**TASK DIRECTIONS:** Pull every "html" line out of the data below.

**Records from a data collection:**

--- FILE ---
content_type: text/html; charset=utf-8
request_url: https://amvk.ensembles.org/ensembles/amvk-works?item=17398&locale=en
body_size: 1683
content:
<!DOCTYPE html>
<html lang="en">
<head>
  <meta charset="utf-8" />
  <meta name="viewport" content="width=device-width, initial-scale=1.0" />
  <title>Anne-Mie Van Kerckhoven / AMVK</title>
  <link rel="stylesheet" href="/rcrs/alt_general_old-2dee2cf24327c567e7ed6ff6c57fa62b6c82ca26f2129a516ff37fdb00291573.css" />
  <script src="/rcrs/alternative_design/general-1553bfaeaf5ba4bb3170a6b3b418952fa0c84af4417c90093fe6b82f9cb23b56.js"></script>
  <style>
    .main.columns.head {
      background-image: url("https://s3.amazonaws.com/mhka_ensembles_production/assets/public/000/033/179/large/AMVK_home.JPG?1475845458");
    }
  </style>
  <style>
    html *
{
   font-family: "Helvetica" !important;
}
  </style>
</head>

**TASK OUTPUT:**
content_type: text/html; charset=utf-8
<!DOCTYPE html>
<html lang="en">
    html *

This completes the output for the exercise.